Unknown caller: Elisabet?
Me (confused): Um, this is Liz.
Unknown caller: Elisabet? Soy Catalina del GB... and then a whole lot of stuff I can't understand.

Definitely not a confirmation, but rather my future boss in Colombia wondering how my visa process is going. I fumbled through the entire conversation with my extremely awkward Spanish trying to explain that one of the forms was outdated and had to be filled out again, thus prolonging the process. I think she is worried that I will arrive after most other teachers and wants me to email her as soon as I go to the Consulate and get my visa. I immediately sent a follow-up email after to make sure I understood everything correctly. I can't wait for the day when I can just rattle off Spanish without sounding like a fool.

I'll add a few more details on my traineeship since my last post seems to be lacking just a bit. I fly into Bogotá on Aug. 27th and begin my 10-month traineeship on Sept. 1st. I'll be teaching English at a private academy just north of the city for either elementary school kids or high schoolers. The living situation is not exactly figured out, but I'm counting on the AIESECers to figure that out for me. Bogotá has 5 LCs, and the one that raised my traineeship is AIESEC Andes which has about 80 total members and 50 active members. I gchat my TN manager almost every day which has definitely calmed any sort of nerves I have about moving to a foreign city with a population of 7.5 million.

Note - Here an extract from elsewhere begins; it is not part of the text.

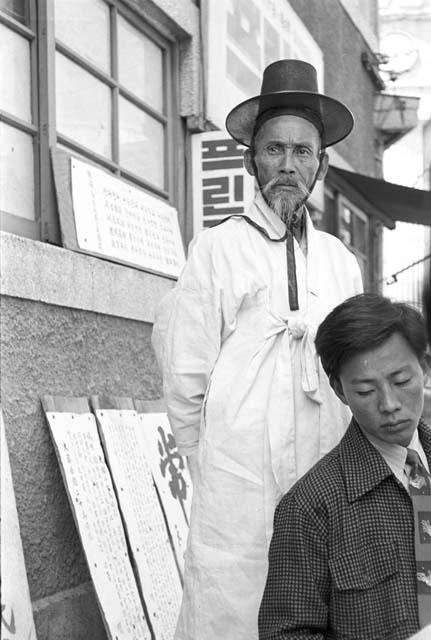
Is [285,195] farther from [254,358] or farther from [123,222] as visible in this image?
[123,222]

So until I leave I will be hanging out in Cedarburg trying to keep myself busy with unpacking, repacking, dogsitting, and obsessing over the Olympics. Yesterday was my last day in Madison and leaving was somewhat bittersweet. You don't realize how big a five-bedroom apartment is until you spend four days cleaning and throwing away over 20 bags of garbage/things we have no idea what to do with since there is no more room in the car. I hadn't eaten a thing all day and left 4 hours later than I had originally planned. But as I drove out of the 438 driveway tears started rolling down my cheeks when I realized that I was leaving a city that I have grown to know and love and a life that has made up the last four years has come to an end. It's so weird to not be going back to school in the fall, but I am ready for what the next year has in store for me (even with my rusty Spanish skills).